Malaria transmission in Ethiopia is a complex and dynamic issue, with a substantial gap in understanding the bionomics and role of secondary vectors in disease transmission. Anopheles pharoensis was incriminated as the second most abundant malaria vector long time ago and exhibited the second-highest Plasmodium infection rate after An. arabiensis in this study, suggesting its significant role in local malaria transmission. Several studies also noted that An. pharoensis has consistently ranked second in abundance and sporozoite infection rate elsewhere in Ethiopia [32,33,35]. In another laboratory study, An. pharoensis demonstrated similar susceptibility with An. arabiensis to plasmodium falciparum infection [38]. Unfortunately, less attention has been given to the secondary vectors both in research and vector control interventions in Ethiopia. The study emphasizes the need for a comprehensive understanding of secondary vectors biology, ecology, behavior, vector competence, and response to the existing interventions. As the country embraces to malaria elimination, accurate information on the role of multiple vector species on malaria transmission is critical.
The presence of An. stephensi could further posed a significant threat to malaria control efforts in Ethiopia [3]. As the species alarmingly spread to several areas in Ethiopia [4,19,39], control measures are still not well incorporated in routine vector control strategies. Few studies from eastern Ethiopia have linked the recent regional malaria outbreak to An. stephensi [40,41]. In this study, this species was occurred in sympatry with native vectors with low density in adult collections in southern Ethiopia. A recent study in the same study area reported high larval density of An. stephensi [19]. This indicates the species is well established in southern Ethiopia. Although no An. stephensi specimens tested positive for Plasmodium sporozoites in this study, probably due to small sample size due to absence of optimal vector surveillance tools for An. stephensi adult collection, this species can be of potential risk for malaria transmission [4,39]. Therefore, it is advisable to intensify to further develop efficient surveillance tools to collect a good sample size of adult An. stephensi specimens for testing, hence better defining its actual role in malaria transmission in the region.

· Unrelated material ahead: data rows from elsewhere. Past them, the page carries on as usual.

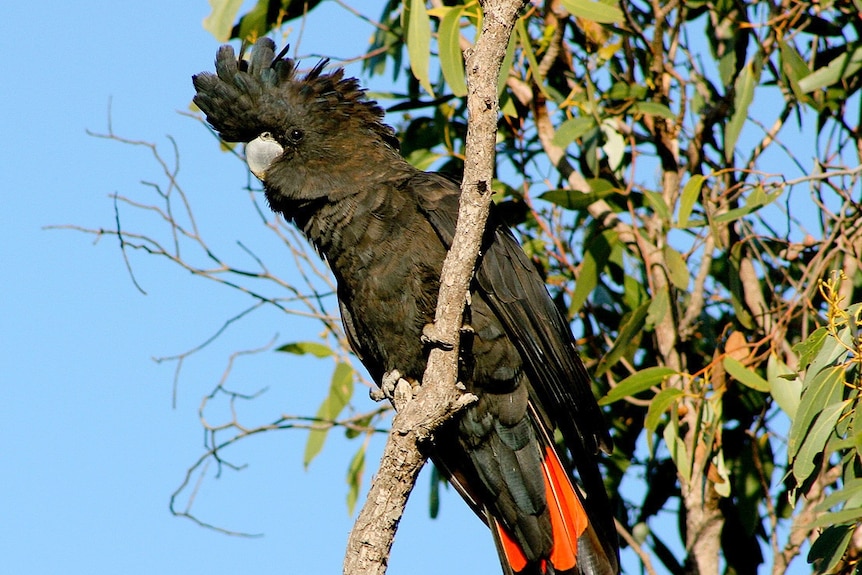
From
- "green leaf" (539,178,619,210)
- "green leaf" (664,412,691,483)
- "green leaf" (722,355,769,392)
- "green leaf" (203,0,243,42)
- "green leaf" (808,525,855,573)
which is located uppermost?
"green leaf" (203,0,243,42)

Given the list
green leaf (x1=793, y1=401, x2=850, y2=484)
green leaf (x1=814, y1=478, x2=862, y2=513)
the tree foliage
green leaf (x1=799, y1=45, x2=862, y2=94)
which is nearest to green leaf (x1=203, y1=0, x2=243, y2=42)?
the tree foliage

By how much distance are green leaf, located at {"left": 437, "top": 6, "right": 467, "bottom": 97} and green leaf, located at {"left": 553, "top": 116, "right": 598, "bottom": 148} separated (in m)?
0.44

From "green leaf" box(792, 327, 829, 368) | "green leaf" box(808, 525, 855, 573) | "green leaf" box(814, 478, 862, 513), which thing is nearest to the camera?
"green leaf" box(814, 478, 862, 513)

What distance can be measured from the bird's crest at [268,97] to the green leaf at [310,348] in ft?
3.07

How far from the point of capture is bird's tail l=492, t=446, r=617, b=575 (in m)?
2.95

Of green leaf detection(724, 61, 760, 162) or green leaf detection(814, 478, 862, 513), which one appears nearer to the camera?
green leaf detection(814, 478, 862, 513)

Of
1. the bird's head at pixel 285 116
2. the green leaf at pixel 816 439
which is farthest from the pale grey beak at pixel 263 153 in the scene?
the green leaf at pixel 816 439

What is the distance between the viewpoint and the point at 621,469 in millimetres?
3436

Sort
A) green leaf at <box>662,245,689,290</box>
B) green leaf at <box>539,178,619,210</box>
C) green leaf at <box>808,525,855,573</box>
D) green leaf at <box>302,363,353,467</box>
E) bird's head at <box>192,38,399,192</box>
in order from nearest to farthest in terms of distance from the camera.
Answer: green leaf at <box>808,525,855,573</box> → bird's head at <box>192,38,399,192</box> → green leaf at <box>662,245,689,290</box> → green leaf at <box>539,178,619,210</box> → green leaf at <box>302,363,353,467</box>

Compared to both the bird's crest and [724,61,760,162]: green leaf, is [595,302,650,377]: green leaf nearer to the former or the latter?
[724,61,760,162]: green leaf

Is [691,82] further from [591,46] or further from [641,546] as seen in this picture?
[641,546]

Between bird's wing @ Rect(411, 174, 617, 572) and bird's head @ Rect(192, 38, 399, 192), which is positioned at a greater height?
bird's head @ Rect(192, 38, 399, 192)

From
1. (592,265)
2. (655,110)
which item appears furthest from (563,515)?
(655,110)

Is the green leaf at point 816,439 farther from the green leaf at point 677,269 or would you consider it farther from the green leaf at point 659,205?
the green leaf at point 659,205
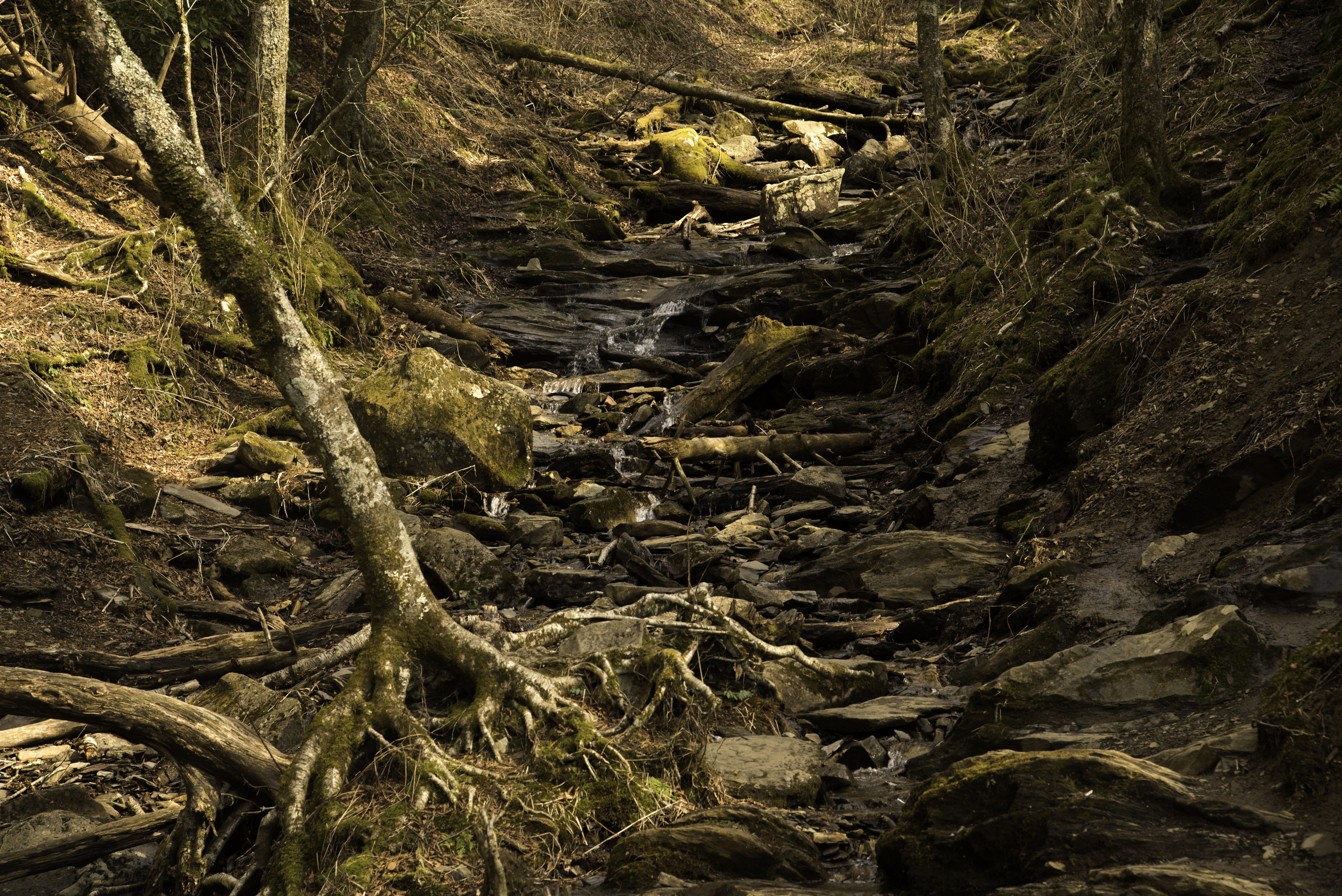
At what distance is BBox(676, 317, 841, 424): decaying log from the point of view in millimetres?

The lower HBI and Plasmodium infection rates observed in wild An. stephensi populations, both in this study and earlier ones from Ethiopia [4,39], are may be hypothesized to result from the mysorensis form of this species which has zoophilic behavior, spreading in Ethiopia (unpublished data). Future research should test these hypotheses in the invaded regions of Ethiopia.
In summary, the study documented the presence of multiple efficient malaria vectors, with An. arabiensis and An. pharoensis showing high Plasmodium infection rates, highlighting the importance of secondary vectors in malaria transmission and the need to address them in control efforts. The coexistence of An. stephensi alongside these primary and secondary vectors adds complexity to malaria control strategies in the area, necessitating continuous monitoring to understand the bionomics and evolving roles of mosquito vector species and species shift in malaria transmission.

Author Contributions

DH and GY contributed to the conception and design of the study. DH, TA, AA, AE, TM, and CA organized and led the collection of specimens. DH analysed the data and drafted the manuscript. MCL and GZ were involved in data analysis. DZ, CW, JC, AL, NS, and KKK involved in laboratory analysis.GY, DY, and SK critically reviewed the manuscript for intellectual content. All authors read and approved the final manuscript.

Funding

This study was supported by the National Institutes of Health (Grants U19 AI129326 and D43 TW001505). The funders did not participate in the study design, data collection and analysis, publication decisions, or manuscript preparation.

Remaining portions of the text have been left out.